Fraudmarc / fraudmarc-ce

Fraudmarc Community Edition: Open-source DMARC report analysis designed for government agencies
Apache License 2.0
152 stars 28 forks source link

Error Deploying - race condition between SES receipt rules and S3 bucket policy #79

Open ohookins opened 2 weeks ago

ohookins commented 2 weeks ago

I'm not 100% sure of the solution here although I'm reasonable certain about most of the cause.

I'm running into an issue deploying the app stack, which gets to about 90/98 resources in the stack before it fails with an error like:

11:08:46 am | CREATE_FAILED        | AWS::SES::ReceiptRule                           | FraudmarcCERule39C12C10
Could not write to bucket: fraudmarc-ce-app-ruad173f6f7-vns0tzccogsd (Service: null; Status Code: 400; Error Code: InvalidS3Configuration; Request ID: 7a
098382-ef83-455d-b0f0-9124ae82632d; Proxy: null)

What I believe is happening is that the receipt rule is triggering an attempt by SES to write to the RUA bucket, in order to test that the S3 permissions are correct. The S3 bucket at this point in time doesn't have a bucket policy to allow it, nor does the receipt rule use an IAM role that grants those permissions. It fails, and the receipt rule therefore doesn't create properly and the whole stack is rolled back.

This assumes that there is some automatic S3 write test going on in SES, but I can't imagine any other reason for this. It's worth mentioning that the call to cdk.aws_ses_actions.S3 should actually add an appropriate bucket policy for the access, as per this code in CDK.

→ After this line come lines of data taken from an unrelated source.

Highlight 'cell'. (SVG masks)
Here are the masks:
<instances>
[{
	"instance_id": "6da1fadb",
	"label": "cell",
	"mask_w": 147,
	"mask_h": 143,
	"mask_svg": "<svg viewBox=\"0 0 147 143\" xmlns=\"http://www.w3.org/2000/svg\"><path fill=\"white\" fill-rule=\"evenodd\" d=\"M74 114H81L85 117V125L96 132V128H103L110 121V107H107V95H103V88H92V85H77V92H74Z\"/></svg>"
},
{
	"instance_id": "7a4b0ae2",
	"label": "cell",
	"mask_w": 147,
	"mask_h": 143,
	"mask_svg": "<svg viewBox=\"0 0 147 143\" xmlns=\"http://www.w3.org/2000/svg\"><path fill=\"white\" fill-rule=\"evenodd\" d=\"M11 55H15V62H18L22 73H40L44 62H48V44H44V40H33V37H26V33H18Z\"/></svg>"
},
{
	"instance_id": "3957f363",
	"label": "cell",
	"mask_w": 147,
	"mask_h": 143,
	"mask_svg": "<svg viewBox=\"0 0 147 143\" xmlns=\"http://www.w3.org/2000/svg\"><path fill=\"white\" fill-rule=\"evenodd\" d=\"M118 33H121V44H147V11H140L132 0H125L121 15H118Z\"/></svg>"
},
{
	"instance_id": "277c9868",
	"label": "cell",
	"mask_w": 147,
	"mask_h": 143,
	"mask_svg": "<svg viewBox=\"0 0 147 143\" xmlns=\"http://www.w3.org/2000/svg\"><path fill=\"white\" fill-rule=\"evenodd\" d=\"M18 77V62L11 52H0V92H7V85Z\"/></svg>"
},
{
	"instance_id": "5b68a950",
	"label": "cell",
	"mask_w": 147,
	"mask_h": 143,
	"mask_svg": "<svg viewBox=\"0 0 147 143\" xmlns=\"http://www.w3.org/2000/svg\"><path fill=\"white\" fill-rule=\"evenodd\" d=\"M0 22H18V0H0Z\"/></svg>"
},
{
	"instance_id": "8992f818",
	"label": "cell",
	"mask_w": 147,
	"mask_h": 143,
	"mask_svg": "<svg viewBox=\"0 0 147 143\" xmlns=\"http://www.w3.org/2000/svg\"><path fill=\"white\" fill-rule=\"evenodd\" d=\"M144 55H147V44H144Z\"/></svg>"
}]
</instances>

My thoughts around why this doesn't work:

  1. Since the policy statements are not resources unto themselves, and neither is the bucket policy overall, there's no dependency between them and the receipt rule, and the policy is created too late for the SES test write action.
  2. The SES test write happens at the root of the bucket rather than the object prefix that is provided, and since the policy doesn't match up, it gets denied.
  3. There's some other action being performed on the bucket entirely by SES (e.g. list) and so the bucket policy doesn't match up.

I've tried but failed to create additional policy statements but due to the dependency ordering I don't think they end up being created early enough. Incidentally I noticed some "fixes" in CDK that relate to this functionality:

  1. https://github.com/aws/aws-cdk/pull/29833
  2. https://github.com/aws/aws-cdk/pull/30375

The second of these is a revert of the first PR. The first PR implements the "correct" SES IAM policy for the bucket with enough specificity, but ironically would create even more of a circular dependency - you need to know the receipt rule ARN in order to create the bucket policy to give it access, but if the creation of the receipt rule tests S3 write access, you have already failed at that point.

I also notice there is a custom resource in place to activate and deactivate the ruleset? Maybe a similar approach can be used to enable/disable the receipt rule? I will attempt to diagnose further.

ohookins commented 2 weeks ago

So far as a workaround to be able to install it, I have found this workaround:

The need for this is contingent on there being undocumented SES behaviour that tests the writability of the destination S3 bucket when the receipt rule is being created. The only way I can see around this without having to do a multiple stage deploy as I've used above, would be to add an IAM role to the SES configuration.

This would not allow us to use an IAM assume role policy with a calculated principle from the other resources - we'd need to form the template string ourselves without making reference to the receipt rule (thus introducing a resource ordering dependency). It's a bit icky but would likely work around this problem.

ohookins commented 1 week ago

I got this response from AWS support:

Yes, The SES service is performing a test operation to the bucket by sending an AMAZON_SES_SETUP_NOTIFICATION message. Usually when creating a receiving rule set in SES, the SES service sends the initial setup notification message to your S3 bucket with the below details to confirm if it can write to it.

So I think fundamentally the ReceiptRule CDK resource introduces a race condition that cannot be escaped. I think the only workaround for this would be to create an IAM role for SES to use, which grants S3 permissions required, and is created and configured prior to setting up the ReceiptRule.